39 del d.lgs. n. 151/2001) sono state concepite dal legislatore con scopi ben distinti:
– l’articolo 39 è volto a favorire la conciliazione tra la vita
professionale e quella familiare, stabilendo nei confronti della lavoratrice
madre il diritto ad una o due ore di riposo giornaliero (a seconda della durata
della giornata lavorativa) per accudire il figlio, entro il primo anno di età.
La norma non specifica la collocazione temporale dei riposi, limitandosi a
stabilire che, qualora siano due, essi possano anche essere cumulati;
– l’articolo 8 relativo, più in generale, all’organizzazione dell’orario di
lavoro, stabilisce il diritto del lavoratore ad una pausa, finalizzata al
recupero delle energie e all’eventuale consumazione del pasto. Il dettato
normativo e la ratio della disposizione non sembrano lasciare
dubbi in merito al riferimento ad un’attività lavorativa effettivamente
prestata, ben diversa dalla fattispecie in esame in cui il legislatore, volendo
comprensibilmente riconoscere un favor alla lavoratrice madre, abbia inteso
riconoscere le ore di permesso ai fini retributivi e del rispetto dell’orario
(normale) di lavoro.
Ciò premesso, un’analisi coordinata delle due disposizioni richiamate,
considerata la specifica funzione della pausa pranzo, che la legge definisce
come “intervallo”, porta ad escludere che una presenza effettiva della
lavoratrice nella sede di lavoro pari a 5 ore e 12 minuti dia diritto alla
pausa ai sensi dell’articolo 8 del d.lgs. n. 66/2003. Conseguentemente, non
si dovrà procedere alla decurtazione dei 30 minuti della pausa pranzo dal
totale delle ore effettivamente lavorate dalla lavoratrice.

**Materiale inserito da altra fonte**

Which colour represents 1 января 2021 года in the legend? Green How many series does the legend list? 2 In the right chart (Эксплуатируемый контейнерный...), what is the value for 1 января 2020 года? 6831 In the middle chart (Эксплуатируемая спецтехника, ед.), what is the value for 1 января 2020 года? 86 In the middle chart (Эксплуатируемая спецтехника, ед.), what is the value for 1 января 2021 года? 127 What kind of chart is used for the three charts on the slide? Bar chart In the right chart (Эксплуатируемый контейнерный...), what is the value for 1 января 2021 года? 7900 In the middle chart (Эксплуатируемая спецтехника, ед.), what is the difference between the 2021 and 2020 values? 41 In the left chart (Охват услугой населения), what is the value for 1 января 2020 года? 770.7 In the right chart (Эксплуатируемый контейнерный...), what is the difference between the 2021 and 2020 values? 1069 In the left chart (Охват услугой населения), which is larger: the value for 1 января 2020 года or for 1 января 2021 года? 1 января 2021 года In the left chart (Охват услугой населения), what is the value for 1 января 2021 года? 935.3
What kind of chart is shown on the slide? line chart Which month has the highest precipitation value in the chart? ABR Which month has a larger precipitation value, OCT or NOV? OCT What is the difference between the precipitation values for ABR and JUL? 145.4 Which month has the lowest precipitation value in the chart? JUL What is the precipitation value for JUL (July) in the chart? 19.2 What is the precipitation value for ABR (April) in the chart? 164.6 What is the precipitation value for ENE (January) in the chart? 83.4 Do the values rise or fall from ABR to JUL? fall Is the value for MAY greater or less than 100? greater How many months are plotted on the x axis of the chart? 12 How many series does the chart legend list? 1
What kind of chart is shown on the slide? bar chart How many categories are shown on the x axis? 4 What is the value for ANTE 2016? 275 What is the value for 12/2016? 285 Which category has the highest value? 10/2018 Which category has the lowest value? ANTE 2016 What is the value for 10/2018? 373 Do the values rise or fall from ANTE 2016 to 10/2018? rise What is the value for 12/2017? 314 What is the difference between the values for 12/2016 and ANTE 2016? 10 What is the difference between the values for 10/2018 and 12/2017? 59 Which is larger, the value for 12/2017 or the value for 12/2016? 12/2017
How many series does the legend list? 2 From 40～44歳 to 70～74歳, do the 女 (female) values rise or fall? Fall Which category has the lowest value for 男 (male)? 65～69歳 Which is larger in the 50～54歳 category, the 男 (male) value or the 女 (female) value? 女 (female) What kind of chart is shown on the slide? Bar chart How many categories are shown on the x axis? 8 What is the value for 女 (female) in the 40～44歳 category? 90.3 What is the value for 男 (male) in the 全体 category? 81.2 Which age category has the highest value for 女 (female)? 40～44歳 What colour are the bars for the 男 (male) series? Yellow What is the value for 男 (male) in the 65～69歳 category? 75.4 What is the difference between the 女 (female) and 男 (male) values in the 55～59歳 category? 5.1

Il presente parere recepisce, peraltro, le indicazioni del Dipartimento
della Funzione Pubblica che, con nota del 10 ottobre 2012 (n. 40527), aveva già
fornito risposta all’ISTAT e all’ARAN evidenziando che “il diritto al buono
pasto sorge per il dipendente solo nell’ipotesi di attività lavorativa
effettiva dopo la pausa stessa”.
Da ultimo, a puro titolo informativo, si fa presente che ad analoghe
conclusioni è giunta anche l’Agenzia delle Entrate che ha fornito, in data 21
gennaio 2013, istruzioni ai fini della concessione del buono pasto ai propri
dipendenti, individuando come presupposti imprescindibili l’effettuazione della
pausa e la prosecuzione dell’attività lavorativa dopo la stessa.